Updated on: 27 October,2011 09:22 AM IST  | 
The Guide Team |

Mumbai is a prominent character in Twice Written, the book that marks scientist and researcher K Sridhar's foray into the world of literature. In the book, the author attempta to dissect his love affair with the City of Dreams

Dissecting the dream

Mumbai is a prominent character in Twice Written, the book that marks scientist and researcher K Sridhar's foray into the world of literature.
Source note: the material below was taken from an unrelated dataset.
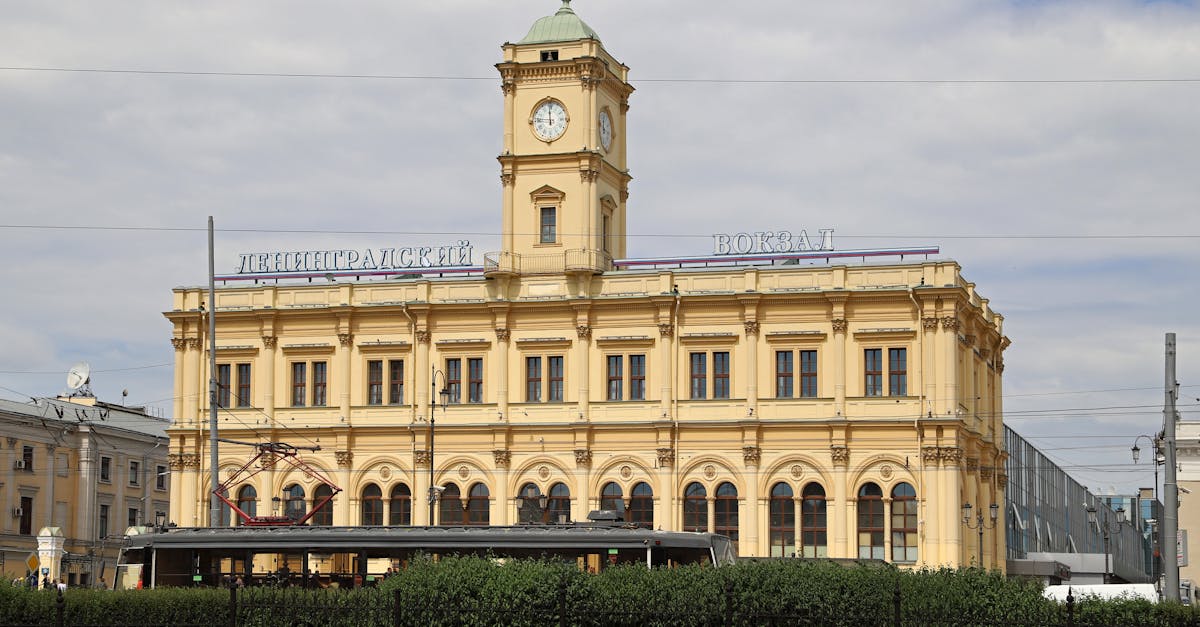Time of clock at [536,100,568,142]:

In the book, the author attempts to dissect his love affair with the City of Dreams

Three intelligent, but confused 20-something protagonists Prahlad, Ananya and Laila strive to make sense of their lives through different approaches. This is the basic premise of Twice Written set in the buzzing Mumbai of the 1980s (Bombay at the time).



Sridhar, a professor of Theoretical Physics at the Tata Institute of Fundamental Research, talks about his first attempt at fiction. Excerpts from the interview:


What is someone with a research background doing writing books?
I live in Mumbai with my wife and daughter and I have lived here all my life except for some stints in London and Geneva. I work as a theoretical physicist at the Tata Institute of Fundamental Research in Mumbai and I specialise in High Energy Physics. But, for me, it has never been physics to the exclusion of everything else. In fact, I believe my interests in literature, philosophy and culture invigorate my physics. So, at least for me, there is no tension between scientific research and novel-writing.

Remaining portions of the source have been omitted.